Canadian government is set to introduce legislation this month that outlines a comprehensive plan to provide subsidies for carbon capture and net-zero energy projects. Informed sources suggest that the ambitious initiative is valued at approximately $20 billion over the next five years.
The decision comes after industry stakeholders expressed concerns about the prolonged absence of state support for carbon capture utilization and storage (CCUS) projects, as well as for equipment dedicated to producing low-carbon energy. Back in September, industry lobbies warned that investments totaling around C$50 billion ($36 billion) were at risk without prompt government intervention.
Finance Minister Chrystia Freeland is expected to unveil the investment tax credit (ITC) funding during the presentation of the Fall Economic Statement (FES) to parliament on Tuesday afternoon, according to insider information. This funding, part of the larger plan, will be incorporated into legislation to be submitted to parliament later this month. Previous budget estimates indicate that the five ITC programs collectively could channel approximately C$27 billion ($19.7 billion) during their initial five years of operation.
The proposed legislation will also introduce labor provisions tied to most ITCs. Investors seeking to benefit from the maximum subsidy will be required to adhere to these provisions, including paying workers the prevailing union wage and offering apprenticeship opportunities.
Canada, while lagging behind the U.S. in incentives for low-carbon technologies, is now taking strides to catch up. The U.S. has been actively promoting clean tech companies through the Inflation Reduction Act (IRA) for over a year, with President Joe Biden lauding the $430 billion IRA as an economic powerhouse.

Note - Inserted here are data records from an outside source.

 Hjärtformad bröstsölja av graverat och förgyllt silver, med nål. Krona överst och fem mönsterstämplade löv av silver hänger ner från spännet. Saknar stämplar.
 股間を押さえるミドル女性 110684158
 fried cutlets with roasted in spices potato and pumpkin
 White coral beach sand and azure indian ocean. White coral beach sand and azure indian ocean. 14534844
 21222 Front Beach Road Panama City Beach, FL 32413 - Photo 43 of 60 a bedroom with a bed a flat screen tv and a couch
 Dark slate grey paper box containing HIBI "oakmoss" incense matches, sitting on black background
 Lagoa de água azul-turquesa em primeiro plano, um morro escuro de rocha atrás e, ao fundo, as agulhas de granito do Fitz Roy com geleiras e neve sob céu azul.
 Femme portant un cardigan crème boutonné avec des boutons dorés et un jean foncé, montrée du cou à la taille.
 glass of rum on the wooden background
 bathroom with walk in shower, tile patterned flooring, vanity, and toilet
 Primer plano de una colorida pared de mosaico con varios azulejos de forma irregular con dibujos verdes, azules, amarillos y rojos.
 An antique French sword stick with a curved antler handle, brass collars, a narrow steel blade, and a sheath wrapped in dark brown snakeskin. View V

Carbon capture utilization and storage (CCUS) is considered crucial for reducing emissions from Alberta's oil sands without compromising production, as Canada aims to become a global leader in low-carbon practices. Prime Minister Justin Trudeau's commitment to achieving net-zero emissions by 2050 underscores the importance of investment in clean technologies.
The impending legislation is viewed as a critical step in the global competition for capital and investments in environmentally friendly projects. By providing certainty to investors, the government seeks to position Canada as a leader in the transition to a low-carbon economy.
The Finance Ministry, in adherence to its policy, refrained from commenting on fiscal documents before their official publication. The comprehensive plan, initially announced in spring 2021, is set to address the pressing need for financial support in the clean tech sector and aligns with Canada's long-term environmental goals.